I tried writing a quick demo that publishes larger messages, and I can clearly see a non-trivial reduction in CPU usage. When switching the qos to transient local, I do not observe any difference between inter-process and intra-process communication. I think this also explains the results in setup B, since the costmaps topics are published with transient local.
Yes. I usually wait about 1–2 minutes for the system to reach a steady state, and then compute the average CPU utilization. When preparing the report, I also repeated each experiment multiple times, and on different days. The error bars should be approximately ±0.3 and they are conducted on an OS with a standard scheduler.

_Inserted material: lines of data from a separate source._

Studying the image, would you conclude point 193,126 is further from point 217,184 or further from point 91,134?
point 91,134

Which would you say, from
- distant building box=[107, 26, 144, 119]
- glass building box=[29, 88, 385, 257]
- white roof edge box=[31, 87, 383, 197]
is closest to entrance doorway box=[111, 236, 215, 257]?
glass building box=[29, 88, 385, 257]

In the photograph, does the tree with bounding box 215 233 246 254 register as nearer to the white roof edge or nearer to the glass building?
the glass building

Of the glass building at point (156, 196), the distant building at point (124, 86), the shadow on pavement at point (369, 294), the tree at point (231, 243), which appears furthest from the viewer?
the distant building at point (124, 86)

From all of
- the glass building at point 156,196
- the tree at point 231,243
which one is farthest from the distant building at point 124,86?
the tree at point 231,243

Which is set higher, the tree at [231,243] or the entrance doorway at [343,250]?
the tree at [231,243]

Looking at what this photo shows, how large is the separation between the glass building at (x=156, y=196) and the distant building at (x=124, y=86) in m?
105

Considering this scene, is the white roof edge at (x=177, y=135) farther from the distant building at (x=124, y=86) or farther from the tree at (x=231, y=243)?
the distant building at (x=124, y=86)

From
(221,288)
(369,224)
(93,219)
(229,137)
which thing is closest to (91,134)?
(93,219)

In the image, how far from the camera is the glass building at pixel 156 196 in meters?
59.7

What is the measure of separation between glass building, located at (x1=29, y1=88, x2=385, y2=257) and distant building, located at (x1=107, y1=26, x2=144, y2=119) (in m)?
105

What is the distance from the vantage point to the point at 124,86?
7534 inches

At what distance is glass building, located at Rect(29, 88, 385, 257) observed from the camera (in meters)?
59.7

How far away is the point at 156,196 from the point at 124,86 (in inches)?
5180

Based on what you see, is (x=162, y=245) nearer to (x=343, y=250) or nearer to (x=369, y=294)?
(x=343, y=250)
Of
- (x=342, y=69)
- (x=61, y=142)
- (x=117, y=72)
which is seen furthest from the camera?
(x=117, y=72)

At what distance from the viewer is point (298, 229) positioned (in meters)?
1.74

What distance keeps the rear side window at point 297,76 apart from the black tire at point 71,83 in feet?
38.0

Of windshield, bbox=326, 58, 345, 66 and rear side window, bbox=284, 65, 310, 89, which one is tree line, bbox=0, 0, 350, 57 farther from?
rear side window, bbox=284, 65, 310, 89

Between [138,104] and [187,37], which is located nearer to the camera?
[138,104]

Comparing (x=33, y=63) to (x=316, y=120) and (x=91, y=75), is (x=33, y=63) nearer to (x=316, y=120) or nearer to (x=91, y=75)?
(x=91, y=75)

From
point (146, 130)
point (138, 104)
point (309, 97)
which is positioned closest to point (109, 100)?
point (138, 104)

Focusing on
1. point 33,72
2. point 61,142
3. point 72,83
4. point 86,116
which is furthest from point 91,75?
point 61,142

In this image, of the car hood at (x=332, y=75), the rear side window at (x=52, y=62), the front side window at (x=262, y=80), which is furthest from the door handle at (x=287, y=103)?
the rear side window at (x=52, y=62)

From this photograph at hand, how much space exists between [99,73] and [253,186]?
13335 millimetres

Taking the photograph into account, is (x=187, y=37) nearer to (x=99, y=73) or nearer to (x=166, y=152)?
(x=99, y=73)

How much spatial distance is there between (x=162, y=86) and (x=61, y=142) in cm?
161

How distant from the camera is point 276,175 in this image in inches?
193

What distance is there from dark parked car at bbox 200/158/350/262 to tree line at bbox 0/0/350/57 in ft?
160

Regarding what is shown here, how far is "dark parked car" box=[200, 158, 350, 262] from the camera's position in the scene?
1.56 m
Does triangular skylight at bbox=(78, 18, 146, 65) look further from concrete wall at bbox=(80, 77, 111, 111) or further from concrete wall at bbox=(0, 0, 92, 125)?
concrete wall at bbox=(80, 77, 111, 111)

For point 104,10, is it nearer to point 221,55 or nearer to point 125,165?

Finally, to help explain the behavior I observed in setup A and to move this discussion forward, I also collected some flamegraphs. I have uploaded the SVG files here for convenience: https://drive.google.com/drive/folders/1A75ddUFnMZlh8DB0X-_BsRWAM-ovSJ-i?usp=sharing
zenoh (Intra-process comms off)
zenoh (Intra-process comms on)
Differential flamegraphs (./diff off on)
From the flamegraph and perf top, it seems that it is related to rclcpp::experimental::IntraProcessManager::matches_any_publishers() (?)
cyclone (Intra-process comms off)
cyclone (Intra-process comms on)
Differential flamegraphs (./diff off on)
Similar to the zenoh results, this seems to point to the rclcpp::experimental::IntraProcessManager::matches_any_publishers() as well.
I hope this helps move the discussion forward. Looking forward to your thoughts!